After declining for the first half of 2015, demand for drilling rigs stabilized at the end of the second quarter in the Denver-Julesburg (D-J) Basin/Niobrara Shale. Job inquiries are up incrementally as operators shop for higher spec rigs at regular rig pricing. Some operators are pushing for extended well contracts at current pricing, suggesting to contractors that rates may be at bottom. Operators are signaling D-J Basin contractors that stronger demand for drilling services is still a 2016 event. Contractors report attrition of lower spec rigs is real and will reduce the size of the region’s working fleet. Average rates for the benchmark 1,500 HP Tier I unit fell below $20,000, but range from $18,500 to $22,000. Watch for the next D-J Basin/Niobrara drilling report in December 2015.

Part I. – Survey Findings

Among Survey Participants:

  • No Change In Rig Demand Quarter-To-Quarter
    [See Question 1 on Statistical Review]
    ​All seven respondents said that demand had not increased versus last quarter, but it had not decreased either. Respondents said that if this is not a bottom, it is fairly close to one in the Other Rockies area. However, rig demand is still volatile as it mirrors fluctuations in oil prices.
    • Mid-Tier Operator: “Last week I would have said things are stabilizing and getting better, this week with oil prices lower and the news with Greece, things are looking slow again. If oil prices drop below $50 it could get even worse.”
  • Excessive Rig Inventory
    [See Question 2 on Statistical Review]
    ​All respondents agreed that there is an excessive amount of land drilling rigs in the Other Rockies area. Respondents believe that not all of those rigs that were laid down will be picked back up, some will be retired and operators are asking for newer equipment because they have a choice because supply is so readily available.
    • Mid-Tier Driller: “In 2008, the rigs that were running in 2006 and 2007 went down and not all of them came back out. Two of my rigs are retired and not going to be marketed anymore, does that go into the 40% utilization rate or not?“
  • Utilization In The Other Rockies Is At 41%
    [See Question 3 on Statistical Review]
    ​Respondents said that rig utilization is somewhere between 40% and 50% in the Rocky Mountain areas outside of the Bakken. Most agreed that utilization would continue to hover in the 41% range through the third quarter.
    • Mid-Tier Driller: “It might even be lower than 40% for the number of runnable rigs. There are some rigs that haven't even touched a well yet.”
  • Rig Day Rates Vary Among Types
    [See Question 4 on Statistical Review]
    ​The day rates in the area for a 1500 HP A/C rig varied between $18,000 to $22,000. Rig rate averages given by survey participants can be seen in Table I below.
    • Mid-Tier Driller: “Rates are not at the bottom, if it doesn't get any worse it will stay flat. We are bidding work right now and I have turned down work in which people [competitors] are outbidding me, I am not going to do it for less money than it cost. I saw the lowest rate for an A/C rig at $16,500, but the average $18,500 for a used, non-new A/C rig. A new purpose-build one coming out of the yard can get $20,000.”

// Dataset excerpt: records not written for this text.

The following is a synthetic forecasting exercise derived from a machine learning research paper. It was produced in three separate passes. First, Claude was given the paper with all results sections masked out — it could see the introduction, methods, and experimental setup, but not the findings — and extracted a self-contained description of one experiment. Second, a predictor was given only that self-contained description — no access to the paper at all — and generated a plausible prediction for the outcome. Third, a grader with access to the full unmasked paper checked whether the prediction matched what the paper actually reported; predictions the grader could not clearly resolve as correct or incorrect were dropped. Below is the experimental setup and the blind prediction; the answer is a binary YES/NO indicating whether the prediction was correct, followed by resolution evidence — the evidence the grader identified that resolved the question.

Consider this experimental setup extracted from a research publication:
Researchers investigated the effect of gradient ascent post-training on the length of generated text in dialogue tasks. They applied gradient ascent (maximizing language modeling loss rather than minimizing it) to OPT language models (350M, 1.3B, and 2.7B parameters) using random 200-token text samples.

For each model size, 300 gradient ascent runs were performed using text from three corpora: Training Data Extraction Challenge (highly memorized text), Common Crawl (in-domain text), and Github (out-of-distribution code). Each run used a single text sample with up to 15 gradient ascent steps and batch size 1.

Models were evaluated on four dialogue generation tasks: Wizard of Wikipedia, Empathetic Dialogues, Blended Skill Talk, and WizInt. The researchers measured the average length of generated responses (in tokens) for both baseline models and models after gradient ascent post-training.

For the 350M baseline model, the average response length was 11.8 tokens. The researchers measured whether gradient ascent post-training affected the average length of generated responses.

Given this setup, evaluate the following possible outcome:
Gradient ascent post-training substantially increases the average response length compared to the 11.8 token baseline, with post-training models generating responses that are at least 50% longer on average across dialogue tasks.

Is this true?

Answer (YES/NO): NO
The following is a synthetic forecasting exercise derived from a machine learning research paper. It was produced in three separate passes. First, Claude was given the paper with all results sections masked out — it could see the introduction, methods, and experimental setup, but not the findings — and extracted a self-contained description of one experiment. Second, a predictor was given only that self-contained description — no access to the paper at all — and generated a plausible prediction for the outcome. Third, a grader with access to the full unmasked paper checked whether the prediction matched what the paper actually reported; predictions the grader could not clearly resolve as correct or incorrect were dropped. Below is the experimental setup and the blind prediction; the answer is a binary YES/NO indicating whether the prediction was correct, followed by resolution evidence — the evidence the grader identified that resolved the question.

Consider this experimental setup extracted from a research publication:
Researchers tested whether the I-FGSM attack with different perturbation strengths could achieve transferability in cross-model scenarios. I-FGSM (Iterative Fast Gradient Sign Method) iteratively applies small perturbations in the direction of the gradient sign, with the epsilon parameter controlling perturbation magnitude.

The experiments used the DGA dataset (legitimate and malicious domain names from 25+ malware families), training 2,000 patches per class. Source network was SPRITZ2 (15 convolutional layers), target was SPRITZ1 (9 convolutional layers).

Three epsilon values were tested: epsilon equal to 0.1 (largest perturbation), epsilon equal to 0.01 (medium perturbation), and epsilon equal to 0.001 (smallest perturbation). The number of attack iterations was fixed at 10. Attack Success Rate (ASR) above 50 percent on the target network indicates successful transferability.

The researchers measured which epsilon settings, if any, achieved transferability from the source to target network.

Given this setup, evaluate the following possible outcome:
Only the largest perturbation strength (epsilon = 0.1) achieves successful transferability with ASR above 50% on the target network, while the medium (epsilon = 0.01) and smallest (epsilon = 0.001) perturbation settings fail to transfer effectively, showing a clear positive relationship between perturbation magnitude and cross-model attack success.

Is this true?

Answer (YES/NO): NO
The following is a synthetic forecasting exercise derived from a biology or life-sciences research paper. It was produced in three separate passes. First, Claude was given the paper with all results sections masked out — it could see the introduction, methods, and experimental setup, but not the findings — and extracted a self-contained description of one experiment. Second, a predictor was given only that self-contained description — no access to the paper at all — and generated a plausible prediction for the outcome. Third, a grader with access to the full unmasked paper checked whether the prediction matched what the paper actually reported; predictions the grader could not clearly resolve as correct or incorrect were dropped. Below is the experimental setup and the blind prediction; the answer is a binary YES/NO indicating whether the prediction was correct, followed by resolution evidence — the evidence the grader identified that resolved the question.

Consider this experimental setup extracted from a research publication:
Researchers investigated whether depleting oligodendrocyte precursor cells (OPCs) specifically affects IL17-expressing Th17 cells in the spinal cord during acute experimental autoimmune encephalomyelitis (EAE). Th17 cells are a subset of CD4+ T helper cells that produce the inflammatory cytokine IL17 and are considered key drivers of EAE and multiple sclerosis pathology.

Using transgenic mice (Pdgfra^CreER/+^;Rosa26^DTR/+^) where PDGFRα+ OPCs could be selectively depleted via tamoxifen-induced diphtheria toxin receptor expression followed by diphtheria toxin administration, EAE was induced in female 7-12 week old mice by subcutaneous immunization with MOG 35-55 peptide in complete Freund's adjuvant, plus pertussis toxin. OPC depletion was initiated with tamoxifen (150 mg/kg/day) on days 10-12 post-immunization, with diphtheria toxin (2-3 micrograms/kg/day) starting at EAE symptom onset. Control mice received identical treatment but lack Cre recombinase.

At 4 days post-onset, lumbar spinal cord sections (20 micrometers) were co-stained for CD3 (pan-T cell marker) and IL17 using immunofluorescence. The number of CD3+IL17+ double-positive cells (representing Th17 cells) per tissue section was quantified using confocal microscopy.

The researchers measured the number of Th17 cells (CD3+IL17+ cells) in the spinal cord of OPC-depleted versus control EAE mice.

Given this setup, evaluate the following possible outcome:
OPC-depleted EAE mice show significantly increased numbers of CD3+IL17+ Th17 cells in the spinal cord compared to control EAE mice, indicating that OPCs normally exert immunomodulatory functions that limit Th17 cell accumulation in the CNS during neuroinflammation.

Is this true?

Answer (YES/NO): NO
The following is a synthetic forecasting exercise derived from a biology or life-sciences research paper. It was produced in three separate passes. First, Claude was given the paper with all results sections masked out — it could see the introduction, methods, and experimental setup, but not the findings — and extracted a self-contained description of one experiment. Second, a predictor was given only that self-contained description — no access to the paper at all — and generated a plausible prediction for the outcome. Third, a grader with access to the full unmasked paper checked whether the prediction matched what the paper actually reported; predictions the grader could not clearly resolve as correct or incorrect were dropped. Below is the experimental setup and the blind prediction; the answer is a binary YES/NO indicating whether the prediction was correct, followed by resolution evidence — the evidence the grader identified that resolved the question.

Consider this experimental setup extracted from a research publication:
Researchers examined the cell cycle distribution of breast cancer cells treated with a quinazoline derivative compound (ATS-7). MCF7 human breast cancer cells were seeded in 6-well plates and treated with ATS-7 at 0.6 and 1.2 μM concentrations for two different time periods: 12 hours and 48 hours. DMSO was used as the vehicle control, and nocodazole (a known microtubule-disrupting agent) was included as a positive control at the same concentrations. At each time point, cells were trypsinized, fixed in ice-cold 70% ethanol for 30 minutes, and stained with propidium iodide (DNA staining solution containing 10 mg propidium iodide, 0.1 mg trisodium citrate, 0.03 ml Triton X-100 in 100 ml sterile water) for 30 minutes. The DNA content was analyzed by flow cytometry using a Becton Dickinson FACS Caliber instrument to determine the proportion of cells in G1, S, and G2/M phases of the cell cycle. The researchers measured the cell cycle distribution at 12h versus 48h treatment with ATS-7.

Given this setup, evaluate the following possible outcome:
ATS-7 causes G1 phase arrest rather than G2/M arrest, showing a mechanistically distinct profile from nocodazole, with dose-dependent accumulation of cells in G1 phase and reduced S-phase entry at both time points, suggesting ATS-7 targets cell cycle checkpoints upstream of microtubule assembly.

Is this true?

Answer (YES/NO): NO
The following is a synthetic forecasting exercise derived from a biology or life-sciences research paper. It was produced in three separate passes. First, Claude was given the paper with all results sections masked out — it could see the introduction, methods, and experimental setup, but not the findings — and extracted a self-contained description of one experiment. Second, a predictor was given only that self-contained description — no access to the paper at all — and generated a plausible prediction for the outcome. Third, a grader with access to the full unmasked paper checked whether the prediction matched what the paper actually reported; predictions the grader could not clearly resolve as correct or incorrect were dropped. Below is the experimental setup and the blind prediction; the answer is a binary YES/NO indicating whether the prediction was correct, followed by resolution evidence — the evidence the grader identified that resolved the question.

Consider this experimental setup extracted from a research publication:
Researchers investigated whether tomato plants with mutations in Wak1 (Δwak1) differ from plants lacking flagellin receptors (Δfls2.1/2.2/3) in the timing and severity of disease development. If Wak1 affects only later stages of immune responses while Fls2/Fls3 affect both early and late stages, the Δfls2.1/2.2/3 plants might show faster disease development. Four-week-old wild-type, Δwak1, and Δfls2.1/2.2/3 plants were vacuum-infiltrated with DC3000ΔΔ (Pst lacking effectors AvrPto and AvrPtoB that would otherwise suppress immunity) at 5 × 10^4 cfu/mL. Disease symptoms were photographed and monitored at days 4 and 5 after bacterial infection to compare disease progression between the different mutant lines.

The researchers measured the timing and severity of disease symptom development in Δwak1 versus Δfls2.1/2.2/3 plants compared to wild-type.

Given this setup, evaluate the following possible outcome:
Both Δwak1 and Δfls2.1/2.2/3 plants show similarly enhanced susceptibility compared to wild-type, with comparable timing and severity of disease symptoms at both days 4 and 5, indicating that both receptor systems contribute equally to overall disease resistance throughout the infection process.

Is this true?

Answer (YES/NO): NO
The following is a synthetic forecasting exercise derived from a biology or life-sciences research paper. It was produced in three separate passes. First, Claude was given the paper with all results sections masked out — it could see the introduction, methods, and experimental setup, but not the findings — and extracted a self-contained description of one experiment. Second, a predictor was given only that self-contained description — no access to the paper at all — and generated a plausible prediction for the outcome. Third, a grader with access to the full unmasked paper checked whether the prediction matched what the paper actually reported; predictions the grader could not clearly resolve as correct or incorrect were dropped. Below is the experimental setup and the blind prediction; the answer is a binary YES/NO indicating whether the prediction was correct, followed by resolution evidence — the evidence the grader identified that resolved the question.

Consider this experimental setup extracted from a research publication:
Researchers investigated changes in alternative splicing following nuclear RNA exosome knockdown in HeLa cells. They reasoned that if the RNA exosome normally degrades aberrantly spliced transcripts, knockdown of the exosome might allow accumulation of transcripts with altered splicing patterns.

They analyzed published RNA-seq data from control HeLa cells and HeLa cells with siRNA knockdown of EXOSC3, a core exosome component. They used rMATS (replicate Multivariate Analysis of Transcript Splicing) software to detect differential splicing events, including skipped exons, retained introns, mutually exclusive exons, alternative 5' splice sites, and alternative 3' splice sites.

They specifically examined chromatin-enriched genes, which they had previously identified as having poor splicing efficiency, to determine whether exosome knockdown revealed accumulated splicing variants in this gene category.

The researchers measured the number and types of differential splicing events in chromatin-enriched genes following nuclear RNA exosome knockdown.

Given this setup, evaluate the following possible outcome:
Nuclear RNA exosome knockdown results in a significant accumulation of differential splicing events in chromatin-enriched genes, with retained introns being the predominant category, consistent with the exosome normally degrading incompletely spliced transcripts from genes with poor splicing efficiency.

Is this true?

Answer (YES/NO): YES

Table I – Average Day Rates For Certain Rigs Sizes In Other Rockies Area

[Rates shown are an average ‘per day’ rate among all respondents in the category.](k = thousand)

Size

AC Power

SCR/Diesel

Mechanical

750 HP

$14.5k

$13k

1000 HP

$16k

$14k

$12k

1200 HP

$17.5k

1500 HP

$19.5k

$17k

1500 HP new

$20k

  • Rig Rates Flat Quarter-To-Quarter
    [See Question 5 on Statistical Review]
    ​Respondents expect rig rates to remain flat quarter-to-quarter after falling by as much as 35% since the beginning of the year.
    • Top-Tier Driller: “All but two of my fleet are AC powered and one reason everyone wants an AC rig is because they can get an AC rig for the price of a mechanical rig. They know AC power is a new rig and new technology and so why pick up an older rig when they can get a new one for the same rate of $18,500?”
  • Contracts Holding In Other Rockies Area
    [See Question 6 on Statistical Review]
    ​Most of the respondents said that they have not heard of contracts being broken or paid off by operators. This was a change from second-quarter 2015, when most of the respondents had said they were hearing of contracts being paid off or cancelled.
    • Mid-Tier Operator: “We are re-negotiating our contracts and are very term sensitive. We told our vendors we are not willing to look at this as a very long-term thing. Frankly, they shouldn't be either. However, our vendors think it is going to continue to be a stagnant market for some time and they are interested in getting terms for long-term cash flow because if they thought rates were at the bottom they wouldn’t want a contract.”
  • Most Contracts Vary
    [See Question 7 on Statistical Review]
    ​Two of the seven respondents said business has been so slow they have not negotiated a contract in the quarter. Two respondents said they only work on a well-to-well basis and that has not changed since last year. The other three of the seven respondents said that the contract depends on the client and that has not changed since last year.
    • Mid-Tier Operator: “We are not looking for long-term contracts because we are going to see at least a year of volatility and we will be bumping around. I would like to see it bump at $60 because $50 is more challenging. Even better, $70 would make us ramp up fairly quickly.”

End Survey Findings

Survey Demographics

H A R T E N E R G Y researchers completed interviews with seven industry participants in the land drilling segment in the Other Rocky Mountain areas outside of the Bakken. Participants included three oil and gas operators and four managers with drilling companies. Interviews were conducted during early July 2015.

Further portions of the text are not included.